Yo, que no soy creyente, también pedí, con esta gente chisporroteante y desamparada, a ese Señor que no me ha dado demasiadas razones para creer en Él que nos librase de la injusticia, del hambre, del desempleo, de la violencia y de las drogas, y que nos diese por fin paz (han pasado, en definitiva, más de dos mil años) al Brasil y a la Argentina y al mundo. Total, nunca se sabe, y pedir, después de todo, no cuesta nada.


Crónica quasipaulista

Encontronazo en el ariopuerto de Mangrullos

Acabo de regresar de un intenso periplo brasiliense que me llevó a Salvador primero y a São Paulo (así, escrito raro, como escribe esta gente, que ni les digo cómo habla), es un decir, porque en realidad, a São Paulo, lo que se dice São Paulo, no fui un cazzo, a menos que consideremos tal el ariopuerto de Barullos o como se llame, que es donde me bajé del avión y donde luego me volví a subir, aventura que paso a narrar mediante. En salido que hube maletas en mano -o, en rigor, a la rastra- me interpela un individuo de cómo un metro setenta y dos y medio de estatura, expresión torva, ademán artero y gesto taimado, tez olivácea natural, cabello más bien canoso y cortado que un poco más y el peluquero lo decapita, complexión robusta, abdomen que se ve que no se priva de ningún gusto, gafas circulares y ningún otro detalle digno de mención porque yo en la ropa mucho mucho no me fijo, ¿vió?, que me ofreció -al menos así lo interpreté yo aplicando mi modelo- un taxi que recusé sabedor -o, mejor dicho, confiador- de que fuera del aerodrómico predio aguardábanme personas autotransportadas.

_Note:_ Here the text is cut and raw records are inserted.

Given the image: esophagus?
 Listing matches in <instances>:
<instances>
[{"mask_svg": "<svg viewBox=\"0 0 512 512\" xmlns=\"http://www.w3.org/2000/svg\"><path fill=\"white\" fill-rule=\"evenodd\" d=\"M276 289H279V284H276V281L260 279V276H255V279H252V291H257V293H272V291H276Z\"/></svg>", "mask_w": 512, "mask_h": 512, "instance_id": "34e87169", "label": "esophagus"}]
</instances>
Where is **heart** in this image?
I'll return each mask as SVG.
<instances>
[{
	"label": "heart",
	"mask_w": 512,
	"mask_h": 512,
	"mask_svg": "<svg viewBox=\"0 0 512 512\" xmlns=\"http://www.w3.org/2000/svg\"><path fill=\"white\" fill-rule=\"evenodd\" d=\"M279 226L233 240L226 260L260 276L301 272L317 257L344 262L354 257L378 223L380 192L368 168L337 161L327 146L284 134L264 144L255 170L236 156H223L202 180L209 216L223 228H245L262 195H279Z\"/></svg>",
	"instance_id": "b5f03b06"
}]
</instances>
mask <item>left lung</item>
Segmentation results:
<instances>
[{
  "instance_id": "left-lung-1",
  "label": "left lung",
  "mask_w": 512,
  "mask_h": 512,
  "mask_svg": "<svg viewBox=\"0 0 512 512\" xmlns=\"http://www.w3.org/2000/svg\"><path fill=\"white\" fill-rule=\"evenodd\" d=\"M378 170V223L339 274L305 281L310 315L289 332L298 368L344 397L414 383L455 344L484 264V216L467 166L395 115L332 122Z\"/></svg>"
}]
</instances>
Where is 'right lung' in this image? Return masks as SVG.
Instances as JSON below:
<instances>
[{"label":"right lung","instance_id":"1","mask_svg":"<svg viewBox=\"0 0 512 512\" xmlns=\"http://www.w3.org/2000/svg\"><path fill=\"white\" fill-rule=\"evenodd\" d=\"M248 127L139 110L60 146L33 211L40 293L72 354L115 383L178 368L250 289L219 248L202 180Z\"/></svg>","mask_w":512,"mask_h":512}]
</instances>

Ante el fracaso rotundo de su abordaje por el lau del tasi, el sujeto de marras depone la parte menos inteligible de su portugués y pasa a identificarse como un tal Orlando Piccione, alias Rolando (pero yo no se lo creeré jamás) y que viene recomendado por un tal guacinos.

Superado mi inicial y comprensible recelo, procedí a abrazar al susodicho RoRlando –a quien, para evitar molestas confusiones, llamaré en adelante Rolls- con toda la ternura que me permitió la videocámara interpuesta entre ambos esternones. Rolls cogió solidariamente la valija más liviana y ambos dos nos dirigimos hacia uno como café medio pringoso a cuya vera determiné las presencias que paso a detallar: Una muchacha de cabello que ni leidi godaiva pero renegrido, de diría yo un metro sesenta de estatura, que se identificó con el sugestivo apodo de Malu, pero que ella pronunció Malú que no es como lo escribe, a la cual besé con toda la efusividad que me fue dada por una segunda -o tercera, si contamos a Rolls, o cuarta si me contamos a yo, o incluso quinta si comprendemos a una señorita de gorrito blanco que nos miraba desde el otro lado del mostrador sin entender ni mu- presencia, esta de un señor que se elevaba una distancia considerable sobre el nivel del mar, acabado -el señor- en una testa decididamente teutona, portador del no menos teutón apelativo de Udo, y que resultó ser el namorado (así, sin “e”, porque para qué ir despilfarrando consonantes) de la Malu/ú de marras, a quien también abrace -a Udo- pero no tan efusivamente en vista de que nunca en mi puta vida lo había visto, tenía cara de alemán, me llevaba tres metros de estatura, era namorado de la Malu/ú y todavía me dolía el esternón del abrazo a Rolls.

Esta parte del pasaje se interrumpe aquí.